start Available data

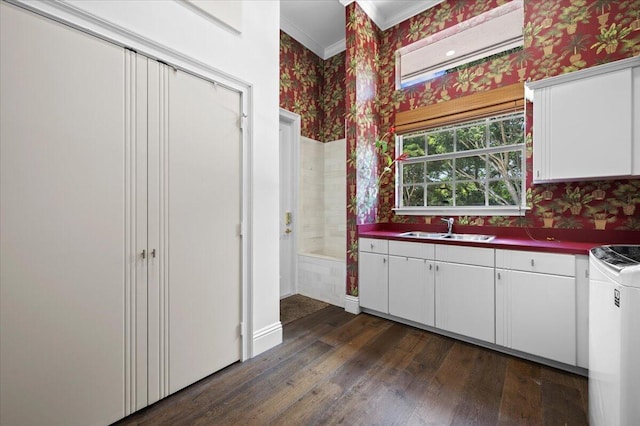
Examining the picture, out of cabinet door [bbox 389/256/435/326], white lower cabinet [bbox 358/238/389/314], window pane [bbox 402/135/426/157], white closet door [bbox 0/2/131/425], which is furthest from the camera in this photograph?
window pane [bbox 402/135/426/157]

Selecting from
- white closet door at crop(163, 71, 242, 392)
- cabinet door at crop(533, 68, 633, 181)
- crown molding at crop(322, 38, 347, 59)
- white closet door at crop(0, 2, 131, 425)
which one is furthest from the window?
white closet door at crop(0, 2, 131, 425)

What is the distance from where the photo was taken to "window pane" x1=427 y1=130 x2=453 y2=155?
3.01 metres

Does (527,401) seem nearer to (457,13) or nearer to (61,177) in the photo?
(61,177)

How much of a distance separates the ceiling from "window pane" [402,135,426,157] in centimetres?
141

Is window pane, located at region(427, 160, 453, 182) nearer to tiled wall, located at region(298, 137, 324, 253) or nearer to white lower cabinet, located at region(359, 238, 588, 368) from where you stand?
white lower cabinet, located at region(359, 238, 588, 368)

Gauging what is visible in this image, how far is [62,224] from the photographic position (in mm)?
1279

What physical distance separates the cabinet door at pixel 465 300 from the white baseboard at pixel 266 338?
1.45 metres

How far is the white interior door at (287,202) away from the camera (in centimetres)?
361

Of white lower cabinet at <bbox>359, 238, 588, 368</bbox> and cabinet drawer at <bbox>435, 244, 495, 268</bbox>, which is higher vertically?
cabinet drawer at <bbox>435, 244, 495, 268</bbox>

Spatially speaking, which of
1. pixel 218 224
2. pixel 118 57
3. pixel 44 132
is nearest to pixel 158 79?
pixel 118 57

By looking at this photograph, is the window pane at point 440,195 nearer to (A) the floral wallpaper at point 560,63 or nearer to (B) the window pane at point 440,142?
(A) the floral wallpaper at point 560,63

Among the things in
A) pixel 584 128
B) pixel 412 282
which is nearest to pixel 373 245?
pixel 412 282

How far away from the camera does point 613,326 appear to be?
101cm

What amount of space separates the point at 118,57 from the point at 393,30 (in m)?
3.08
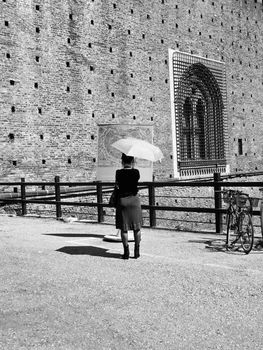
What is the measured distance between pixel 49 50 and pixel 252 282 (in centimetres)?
1494

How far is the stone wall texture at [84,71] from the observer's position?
16.7m

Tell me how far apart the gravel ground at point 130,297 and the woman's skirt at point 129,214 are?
1.52ft

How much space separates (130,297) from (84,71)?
15.9 m

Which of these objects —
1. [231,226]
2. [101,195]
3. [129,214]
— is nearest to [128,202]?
[129,214]

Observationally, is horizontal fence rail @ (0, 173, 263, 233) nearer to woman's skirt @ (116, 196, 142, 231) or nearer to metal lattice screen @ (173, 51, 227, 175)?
woman's skirt @ (116, 196, 142, 231)

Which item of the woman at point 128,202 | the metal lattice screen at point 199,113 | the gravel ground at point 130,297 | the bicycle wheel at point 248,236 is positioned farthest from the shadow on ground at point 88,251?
the metal lattice screen at point 199,113

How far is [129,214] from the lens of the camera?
6355 mm

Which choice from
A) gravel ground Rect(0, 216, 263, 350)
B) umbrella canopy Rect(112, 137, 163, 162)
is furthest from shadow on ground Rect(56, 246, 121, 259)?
umbrella canopy Rect(112, 137, 163, 162)

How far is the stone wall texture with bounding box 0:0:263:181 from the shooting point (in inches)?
658

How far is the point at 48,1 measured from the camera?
17.9 meters

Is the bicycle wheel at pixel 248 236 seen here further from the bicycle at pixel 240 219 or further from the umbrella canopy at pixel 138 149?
the umbrella canopy at pixel 138 149

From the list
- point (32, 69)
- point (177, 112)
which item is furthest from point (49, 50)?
A: point (177, 112)

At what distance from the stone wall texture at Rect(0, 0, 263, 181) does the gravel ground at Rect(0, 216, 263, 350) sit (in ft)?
33.4

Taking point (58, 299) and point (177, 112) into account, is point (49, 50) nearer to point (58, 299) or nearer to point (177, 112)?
point (177, 112)
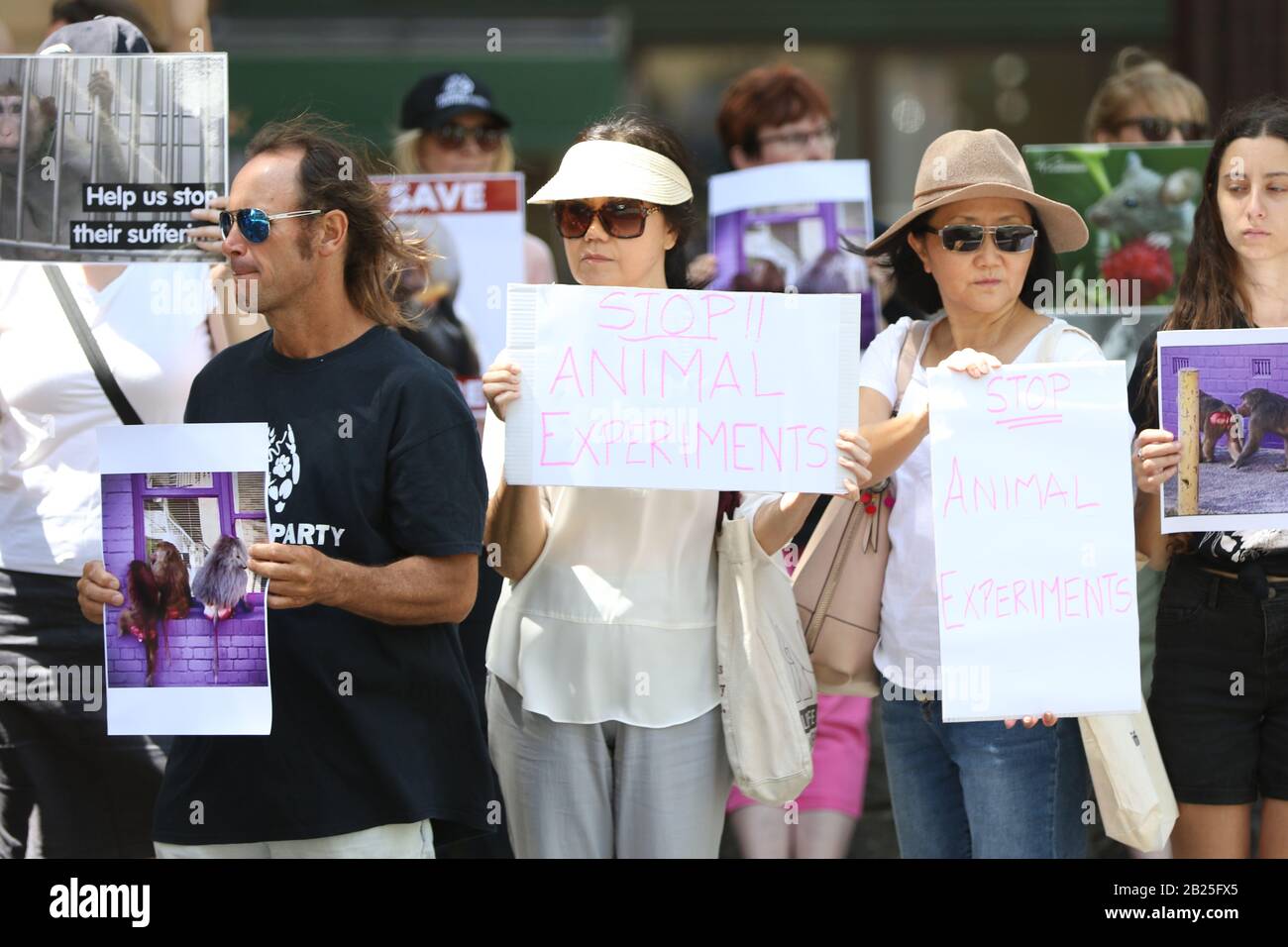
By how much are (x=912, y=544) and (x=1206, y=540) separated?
582 millimetres

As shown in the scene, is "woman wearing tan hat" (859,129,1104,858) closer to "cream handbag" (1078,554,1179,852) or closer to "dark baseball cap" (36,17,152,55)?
"cream handbag" (1078,554,1179,852)

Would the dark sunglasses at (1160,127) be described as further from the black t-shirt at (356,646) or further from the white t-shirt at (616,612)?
the black t-shirt at (356,646)

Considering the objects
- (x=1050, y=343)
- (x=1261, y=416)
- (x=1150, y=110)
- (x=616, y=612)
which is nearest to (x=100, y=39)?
(x=616, y=612)

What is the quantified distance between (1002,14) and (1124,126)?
3952 mm

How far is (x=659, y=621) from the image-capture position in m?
3.21

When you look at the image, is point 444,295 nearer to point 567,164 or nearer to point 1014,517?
point 567,164

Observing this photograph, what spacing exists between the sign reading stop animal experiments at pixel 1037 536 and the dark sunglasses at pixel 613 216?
0.64 m

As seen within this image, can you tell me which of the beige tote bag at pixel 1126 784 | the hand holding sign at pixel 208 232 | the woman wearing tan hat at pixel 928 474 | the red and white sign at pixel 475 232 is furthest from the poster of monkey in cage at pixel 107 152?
the beige tote bag at pixel 1126 784

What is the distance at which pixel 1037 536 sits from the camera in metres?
3.21

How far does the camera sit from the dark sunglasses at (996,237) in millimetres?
3279

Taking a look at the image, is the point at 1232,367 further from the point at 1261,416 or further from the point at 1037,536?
the point at 1037,536

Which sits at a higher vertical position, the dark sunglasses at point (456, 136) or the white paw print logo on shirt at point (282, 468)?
the dark sunglasses at point (456, 136)

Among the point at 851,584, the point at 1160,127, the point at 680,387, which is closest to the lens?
the point at 680,387
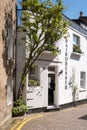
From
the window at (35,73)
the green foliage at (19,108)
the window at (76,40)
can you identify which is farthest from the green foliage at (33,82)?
the window at (76,40)

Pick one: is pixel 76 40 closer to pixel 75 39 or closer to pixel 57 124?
pixel 75 39

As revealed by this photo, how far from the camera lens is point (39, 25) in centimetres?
2061

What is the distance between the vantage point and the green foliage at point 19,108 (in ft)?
62.2

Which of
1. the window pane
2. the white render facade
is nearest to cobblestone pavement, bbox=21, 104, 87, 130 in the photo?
the white render facade

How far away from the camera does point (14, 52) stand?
20.2 metres

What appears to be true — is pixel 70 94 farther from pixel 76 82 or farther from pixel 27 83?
pixel 27 83

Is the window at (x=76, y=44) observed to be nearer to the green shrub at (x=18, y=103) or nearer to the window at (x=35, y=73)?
the window at (x=35, y=73)

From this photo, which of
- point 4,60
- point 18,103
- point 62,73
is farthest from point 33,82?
point 4,60

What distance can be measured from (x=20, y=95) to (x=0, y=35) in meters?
5.52

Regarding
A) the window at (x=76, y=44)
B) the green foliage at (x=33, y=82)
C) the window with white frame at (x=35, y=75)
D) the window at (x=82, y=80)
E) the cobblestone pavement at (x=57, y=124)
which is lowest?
the cobblestone pavement at (x=57, y=124)

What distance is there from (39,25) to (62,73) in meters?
5.58

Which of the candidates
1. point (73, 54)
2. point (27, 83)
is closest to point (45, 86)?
point (27, 83)

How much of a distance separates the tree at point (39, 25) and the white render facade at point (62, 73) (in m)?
0.67

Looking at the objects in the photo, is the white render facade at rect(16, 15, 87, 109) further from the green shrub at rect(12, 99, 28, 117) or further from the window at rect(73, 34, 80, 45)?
the green shrub at rect(12, 99, 28, 117)
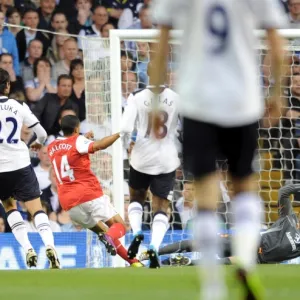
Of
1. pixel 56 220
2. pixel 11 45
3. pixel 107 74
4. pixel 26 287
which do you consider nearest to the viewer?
pixel 26 287

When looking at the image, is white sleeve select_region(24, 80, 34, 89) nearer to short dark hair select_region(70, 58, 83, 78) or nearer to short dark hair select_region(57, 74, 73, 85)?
short dark hair select_region(57, 74, 73, 85)

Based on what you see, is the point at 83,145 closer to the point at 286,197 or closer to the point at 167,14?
the point at 286,197

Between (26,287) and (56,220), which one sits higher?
(26,287)

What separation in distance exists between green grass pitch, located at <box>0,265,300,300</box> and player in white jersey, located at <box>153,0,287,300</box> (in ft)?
5.67

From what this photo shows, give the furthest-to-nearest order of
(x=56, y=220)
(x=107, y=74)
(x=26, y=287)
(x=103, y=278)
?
(x=56, y=220)
(x=107, y=74)
(x=103, y=278)
(x=26, y=287)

end Available data

**Requirements**
Render the rows as a JSON list of strings, one string per line, starting with the line that contains "Observationally, is horizontal" and going on through the line that contains "17.9 meters". Leave out blank lines and include nothing outside that span.

**Written response**
[
  "Observationally, is horizontal fence rail @ (0, 173, 263, 233) nearer to woman's skirt @ (116, 196, 142, 231) or nearer to metal lattice screen @ (173, 51, 227, 175)?",
  "woman's skirt @ (116, 196, 142, 231)",
  "Which item of the woman at point 128,202 | the metal lattice screen at point 199,113 | the gravel ground at point 130,297 | the bicycle wheel at point 248,236 is positioned farthest from the shadow on ground at point 88,251?",
  "the metal lattice screen at point 199,113",
  "How far is [129,214] from the lens of the camera?",
  "6355 mm",
  "Which choice from",
  "A) gravel ground Rect(0, 216, 263, 350)",
  "B) umbrella canopy Rect(112, 137, 163, 162)",
  "is furthest from shadow on ground Rect(56, 246, 121, 259)?",
  "umbrella canopy Rect(112, 137, 163, 162)",
  "How far is the stone wall texture with bounding box 0:0:263:181 from the shooting point (in inches)?",
  "658",
  "How far is the point at 48,1 measured from the camera?",
  "17.9 meters"
]